> [Task goal]: Pull out every line of the listing that contains the word "fill".

> [Records to use]:
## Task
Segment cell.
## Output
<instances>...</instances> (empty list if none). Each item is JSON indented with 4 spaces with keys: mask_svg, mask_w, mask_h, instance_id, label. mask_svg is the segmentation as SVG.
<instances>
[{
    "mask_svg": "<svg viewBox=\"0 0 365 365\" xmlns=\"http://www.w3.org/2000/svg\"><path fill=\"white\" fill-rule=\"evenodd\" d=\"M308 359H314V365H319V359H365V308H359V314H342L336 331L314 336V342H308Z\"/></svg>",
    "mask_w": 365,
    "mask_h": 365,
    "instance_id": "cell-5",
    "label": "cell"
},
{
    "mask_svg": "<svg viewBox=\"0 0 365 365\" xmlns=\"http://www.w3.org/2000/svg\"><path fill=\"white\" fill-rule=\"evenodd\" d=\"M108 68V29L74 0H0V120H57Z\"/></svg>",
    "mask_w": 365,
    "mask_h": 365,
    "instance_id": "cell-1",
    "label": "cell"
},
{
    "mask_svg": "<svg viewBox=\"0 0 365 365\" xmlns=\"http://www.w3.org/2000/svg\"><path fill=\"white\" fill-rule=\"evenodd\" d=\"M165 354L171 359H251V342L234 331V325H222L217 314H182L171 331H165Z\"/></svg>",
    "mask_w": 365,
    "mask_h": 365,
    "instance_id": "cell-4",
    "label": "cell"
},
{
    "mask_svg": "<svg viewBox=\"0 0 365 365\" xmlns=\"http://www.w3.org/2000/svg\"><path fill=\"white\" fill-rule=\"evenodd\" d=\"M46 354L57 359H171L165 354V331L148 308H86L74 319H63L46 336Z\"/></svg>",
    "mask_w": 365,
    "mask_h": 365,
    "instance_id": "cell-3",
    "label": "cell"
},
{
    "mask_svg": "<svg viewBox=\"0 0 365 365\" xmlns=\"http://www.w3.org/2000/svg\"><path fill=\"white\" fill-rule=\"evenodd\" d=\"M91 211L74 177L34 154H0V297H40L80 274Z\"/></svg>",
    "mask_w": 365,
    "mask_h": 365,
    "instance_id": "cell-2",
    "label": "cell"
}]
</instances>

> [Correct answer]:
    "mask_svg": "<svg viewBox=\"0 0 365 365\" xmlns=\"http://www.w3.org/2000/svg\"><path fill=\"white\" fill-rule=\"evenodd\" d=\"M308 359H314V365H319V359H365V308H359V314H342L336 331L314 336V342H308Z\"/></svg>",
    "mask_svg": "<svg viewBox=\"0 0 365 365\" xmlns=\"http://www.w3.org/2000/svg\"><path fill=\"white\" fill-rule=\"evenodd\" d=\"M108 68V29L74 0H0V120H57Z\"/></svg>",
    "mask_svg": "<svg viewBox=\"0 0 365 365\" xmlns=\"http://www.w3.org/2000/svg\"><path fill=\"white\" fill-rule=\"evenodd\" d=\"M165 354L171 359H251V342L234 331V325H222L217 314H182L171 331H165Z\"/></svg>",
    "mask_svg": "<svg viewBox=\"0 0 365 365\" xmlns=\"http://www.w3.org/2000/svg\"><path fill=\"white\" fill-rule=\"evenodd\" d=\"M46 354L57 359H171L165 354V331L148 308H86L74 319H63L46 336Z\"/></svg>",
    "mask_svg": "<svg viewBox=\"0 0 365 365\" xmlns=\"http://www.w3.org/2000/svg\"><path fill=\"white\" fill-rule=\"evenodd\" d=\"M91 211L74 177L34 154H0V297H40L80 274Z\"/></svg>",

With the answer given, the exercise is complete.